The fatal bag is produced, and I quiver in my boots. My sniffer is a world-class apparatus, but polyvinylchloride is one substance it cannot penetrate with any degree of accuracy.
At that moment, I hear the tread of large flat feet. A voice directs the assembled crew's attention to the body's former position, and the unearthly glow upon the noxious carpet that outlines the area.
For a few precious moments, little Miss Kitty is as unattended as a wallflower at the high school prom.
I seize the opportunity and run with it—run, in fact, toward her immobile body. My whiskers twitch with recognition. An insinuating scent wends its way to my flared nostrils. Miss Kitty has been branded with the same odor as her predecessor in death.
I pussyfoot out of sight, and hunker down under a banquet table swathed in white, floor-length linen. Beyond me, a crew of men bags the lady, and lifts her onto a cold metal gurney. She feels nothing, but my whiskers twitch in indignation.
I will not rest until I have traced this fatal scent to its origin. The killer.
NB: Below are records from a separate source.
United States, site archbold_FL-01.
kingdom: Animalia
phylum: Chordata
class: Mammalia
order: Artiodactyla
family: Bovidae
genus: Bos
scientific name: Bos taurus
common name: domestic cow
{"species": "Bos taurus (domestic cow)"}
Somewhere, on some forgotten swell of sea and salmon, the old dude would lift his venerable snout to the wind, and be proud of me.
21
T
he palace guard was loath to let Temple enter the ballroom again until she used the password of Molina’s name and rank. She doubted these private cops much feared the regular force, but they wanted them out of their territory as fast as possible.Despite Molina’s grumblings, the crime scene was clearing. Nothing remained of the body but a faint powdery luminescence on the carpeting—fairy dust from a Tinker Bell whom no one had cared about enough to clap for.
Molina joined her, looking harried. “Tell me about your encounter with the victim.”
“Her name,” Temple said pointedly, “was Katharine. With an ’a-r’ in the middle. I picked that up from her pronunciation, so... precise. Like a child’s who is lost and wants to make sure you understand perfectly so you can get her home again.”
“Katharine? You’re sure?”
Temple turned at Molina’s sharp tone. “Of course. I hadn’t been knocked half silly yet.”
“I don’t mean to contradict you—” Molina frowned, whether at her own train of thought or at what she was about to tell Temple wasn’t clear. Molina consulted her notebook in the spotlight glare that was both too intense and too diffuse to read by.
“That’s odd.” She pursed her lips. “Everyone I talked to said her name was Kitty. Kitty Cardozo. She’s well known around town, worked here for years. Has a kid attending UNLV.”
“A kid in college?” Now Temple was puzzled. “She didn’t look a day over twenty-four.”
Molina’s eyes stayed on her notebook. “Thirty-five. Started young.”
“Stripping or having kids?”
Molina sighed. “They usually start both too soon. Now tell me about her.”